Bitcoin’s sharp fall from all-time highs has investors searching for direction, and Galaxy Digital CEO Mike Novogratz said it may take longer for market confidence to fully return.
Novogratz said price trends, rather than sentiment, give the clearest signal about current market conditions. He pointed out that Bitcoin has been in a long-term battle around the $100,000 level, explaining that this level is a psychological level that is attracting significant buying interest.
According to Novogratz, a large amount of Bitcoin accumulated above $100,000, and the market made several attempts to maintain that level. Once the low was finally broken, the selling accelerated rapidly and the price fell to the low $80,000 range in a short period of time. He said this type of movement typically reflects forced selling, stop loss activation, and new short positions entering the market.
Why $100,000 acts as resistance
Novogratz explained that once a key support level is broken, it often turns into resistance. In the case of Bitcoin, the $100,000 level is currently the zone where many investors who bought near the all-time high are considering exiting.
He explained that these “trapped” positions could delay an immediate recovery as a rally towards that level could create selling pressure. Historically, markets rarely come back straight through such significant resistance on the first try.

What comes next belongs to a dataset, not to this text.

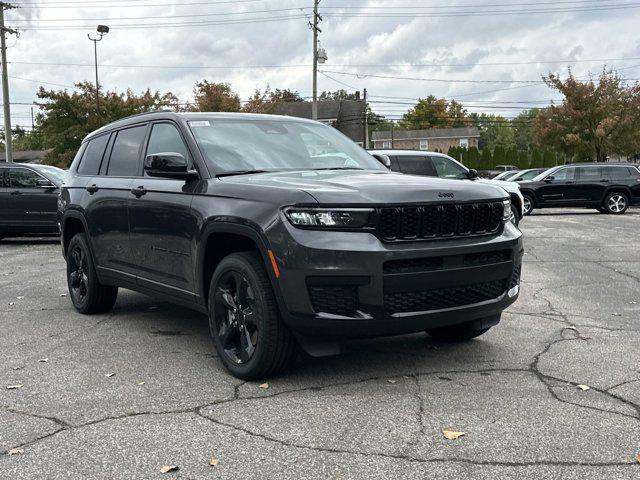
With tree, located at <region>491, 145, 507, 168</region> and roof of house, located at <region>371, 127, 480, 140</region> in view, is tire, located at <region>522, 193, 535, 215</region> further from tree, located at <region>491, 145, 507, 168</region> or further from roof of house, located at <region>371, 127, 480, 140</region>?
roof of house, located at <region>371, 127, 480, 140</region>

This move also coincides with Bitcoin’s four-year cycle, which Novogratz said recently ended.
There is a macro tailwind, but it will not lead to an immediate price increase.
Despite the short-term challenges, Novogratz remains positive about the broader environment for digital assets. He expects the Federal Reserve to cut interest rates, potentially moving them closer to 2.5%, and that risk appetite could improve over time.
He also expressed confidence that clearer crypto laws are on the way in the United States. Novogratz said that coupled with the Middle East’s growing interest in blockchain infrastructure, the long-term case for tokenization of digital and real-world assets is stronger than ever.
However, he cautioned that industry growth will not automatically translate into an immediate increase in token prices. Building a global blockchain-based financial infrastructure, such as tokenized stocks and digital banking rails, is a multi-year process.
The market is likely to level off before the next rally.
It will take time to rebuild market depth. Novogratz said retail investors typically come back gradually with regular capital inflows, while institutional investors tend to intervene only when momentum clearly turns positive.
As a result, he expects a period of flat, relatively calm trading before the next big rally. The key will be where the market finds a sustainable bottom.
In his view, the next big rally will occur, but it will happen before the market overcomes oversupply and illiquidity.